A recente lei nº 10.741/2003, que instituiu o denominado Estatuto do Idoso, determinou algumas modificações explícitas e implícitas na Parte Geral e Especial do nosso Código Penal e em Leis especiais.
Vejamos as modificações explícitas:
O artigo 61 diz que são sempre circunstâncias que agravam a pena, quando o crime for praticado contra a pessoa maior de 60 anos de idade.
No parágrafo 4º do artigo 121 estabeleceu que, em se tratando de crime doloso de homicídio, caso a vítima tenha mais de 60 anos, a pena será aumentada de 1/3 (um terço). No artigo 134, ao cuidar do "abandono de incapaz", acrescentou o parágrafo terceiro, determinando também, o aumento de 1/3 |(um terço) na pena caso a vítima tenha mais de 60 anos. No artigo 140, parágrafo 3º houve a inclusão, sem menção à idade, de uma circunstância agravadora da pena: se a injúria consiste na utilização de elementos referentes à condição da pessoa idosa e no artigo seguinte (art.141), a pena também é aumentada se os crimes de calúnia e difamação forem praticados contra pessoa maior de 60 anos de idade.

Itens armazenados de uma coleção –
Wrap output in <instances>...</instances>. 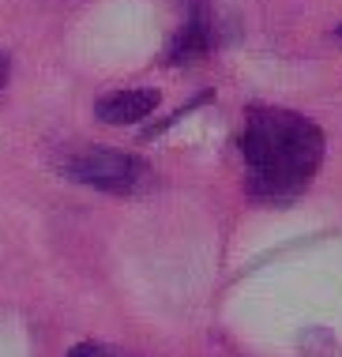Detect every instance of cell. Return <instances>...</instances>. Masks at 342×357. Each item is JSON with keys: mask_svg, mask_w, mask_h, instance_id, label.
<instances>
[{"mask_svg": "<svg viewBox=\"0 0 342 357\" xmlns=\"http://www.w3.org/2000/svg\"><path fill=\"white\" fill-rule=\"evenodd\" d=\"M244 188L256 204H293L320 173L327 139L316 121L278 105H248L241 124Z\"/></svg>", "mask_w": 342, "mask_h": 357, "instance_id": "1", "label": "cell"}, {"mask_svg": "<svg viewBox=\"0 0 342 357\" xmlns=\"http://www.w3.org/2000/svg\"><path fill=\"white\" fill-rule=\"evenodd\" d=\"M61 173L75 185L110 192V196H132L143 188L147 181V166L135 154L113 151V147H83L75 154L61 158Z\"/></svg>", "mask_w": 342, "mask_h": 357, "instance_id": "2", "label": "cell"}, {"mask_svg": "<svg viewBox=\"0 0 342 357\" xmlns=\"http://www.w3.org/2000/svg\"><path fill=\"white\" fill-rule=\"evenodd\" d=\"M68 357H124V354L113 350V346H105V342H80V346L68 350Z\"/></svg>", "mask_w": 342, "mask_h": 357, "instance_id": "5", "label": "cell"}, {"mask_svg": "<svg viewBox=\"0 0 342 357\" xmlns=\"http://www.w3.org/2000/svg\"><path fill=\"white\" fill-rule=\"evenodd\" d=\"M339 42H342V23H339Z\"/></svg>", "mask_w": 342, "mask_h": 357, "instance_id": "7", "label": "cell"}, {"mask_svg": "<svg viewBox=\"0 0 342 357\" xmlns=\"http://www.w3.org/2000/svg\"><path fill=\"white\" fill-rule=\"evenodd\" d=\"M226 38H230V31L222 23V12H214V0H188L184 26L173 34L162 61L165 64H195L203 56H211Z\"/></svg>", "mask_w": 342, "mask_h": 357, "instance_id": "3", "label": "cell"}, {"mask_svg": "<svg viewBox=\"0 0 342 357\" xmlns=\"http://www.w3.org/2000/svg\"><path fill=\"white\" fill-rule=\"evenodd\" d=\"M158 91H113L94 102V117L102 124H140L158 109Z\"/></svg>", "mask_w": 342, "mask_h": 357, "instance_id": "4", "label": "cell"}, {"mask_svg": "<svg viewBox=\"0 0 342 357\" xmlns=\"http://www.w3.org/2000/svg\"><path fill=\"white\" fill-rule=\"evenodd\" d=\"M8 75H12V56H8V53H0V91L8 86Z\"/></svg>", "mask_w": 342, "mask_h": 357, "instance_id": "6", "label": "cell"}]
</instances>
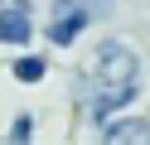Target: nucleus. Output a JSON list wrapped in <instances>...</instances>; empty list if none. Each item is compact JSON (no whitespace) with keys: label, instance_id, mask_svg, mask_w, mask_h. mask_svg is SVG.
I'll use <instances>...</instances> for the list:
<instances>
[{"label":"nucleus","instance_id":"nucleus-1","mask_svg":"<svg viewBox=\"0 0 150 145\" xmlns=\"http://www.w3.org/2000/svg\"><path fill=\"white\" fill-rule=\"evenodd\" d=\"M92 77L102 82V92H116V87H136V53L126 44H102L97 48V68Z\"/></svg>","mask_w":150,"mask_h":145},{"label":"nucleus","instance_id":"nucleus-2","mask_svg":"<svg viewBox=\"0 0 150 145\" xmlns=\"http://www.w3.org/2000/svg\"><path fill=\"white\" fill-rule=\"evenodd\" d=\"M29 29H34V19L24 0H0V44H24Z\"/></svg>","mask_w":150,"mask_h":145},{"label":"nucleus","instance_id":"nucleus-3","mask_svg":"<svg viewBox=\"0 0 150 145\" xmlns=\"http://www.w3.org/2000/svg\"><path fill=\"white\" fill-rule=\"evenodd\" d=\"M102 19V15H111V0H53V19Z\"/></svg>","mask_w":150,"mask_h":145},{"label":"nucleus","instance_id":"nucleus-4","mask_svg":"<svg viewBox=\"0 0 150 145\" xmlns=\"http://www.w3.org/2000/svg\"><path fill=\"white\" fill-rule=\"evenodd\" d=\"M102 145H150V121H111Z\"/></svg>","mask_w":150,"mask_h":145},{"label":"nucleus","instance_id":"nucleus-5","mask_svg":"<svg viewBox=\"0 0 150 145\" xmlns=\"http://www.w3.org/2000/svg\"><path fill=\"white\" fill-rule=\"evenodd\" d=\"M82 29H87V19H73L68 15V19H53V24H49V39H53V44H73Z\"/></svg>","mask_w":150,"mask_h":145},{"label":"nucleus","instance_id":"nucleus-6","mask_svg":"<svg viewBox=\"0 0 150 145\" xmlns=\"http://www.w3.org/2000/svg\"><path fill=\"white\" fill-rule=\"evenodd\" d=\"M131 97H136V87H116V92H102V97H97V116H107V111H116V106H126Z\"/></svg>","mask_w":150,"mask_h":145},{"label":"nucleus","instance_id":"nucleus-7","mask_svg":"<svg viewBox=\"0 0 150 145\" xmlns=\"http://www.w3.org/2000/svg\"><path fill=\"white\" fill-rule=\"evenodd\" d=\"M15 77H20V82H39L44 77V58H20V63H15Z\"/></svg>","mask_w":150,"mask_h":145}]
</instances>
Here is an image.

Enunciado – Transcreva literalmente o trecho do texto sobre o Estatuto do Idoso que começa em "Vejamos as modificações" e vai até "contra pessoa maior de 60 anos de idade.".

Resolução da tarefa –
Vejamos as modificações explícitas:
O artigo 61 diz que são sempre circunstâncias que agravam a pena, quando o crime for praticado contra a pessoa maior de 60 anos de idade.
No parágrafo 4º do artigo 121 estabeleceu que, em se tratando de crime doloso de homicídio, caso a vítima tenha mais de 60 anos, a pena será aumentada de 1/3 (um terço). No artigo 134, ao cuidar do "abandono de incapaz", acrescentou o parágrafo terceiro, determinando também, o aumento de 1/3 |(um terço) na pena caso a vítima tenha mais de 60 anos. No artigo 140, parágrafo 3º houve a inclusão, sem menção à idade, de uma circunstância agravadora da pena: se a injúria consiste na utilização de elementos referentes à condição da pessoa idosa e no artigo seguinte (art.141), a pena também é aumentada se os crimes de calúnia e difamação forem praticados contra pessoa maior de 60 anos de idade.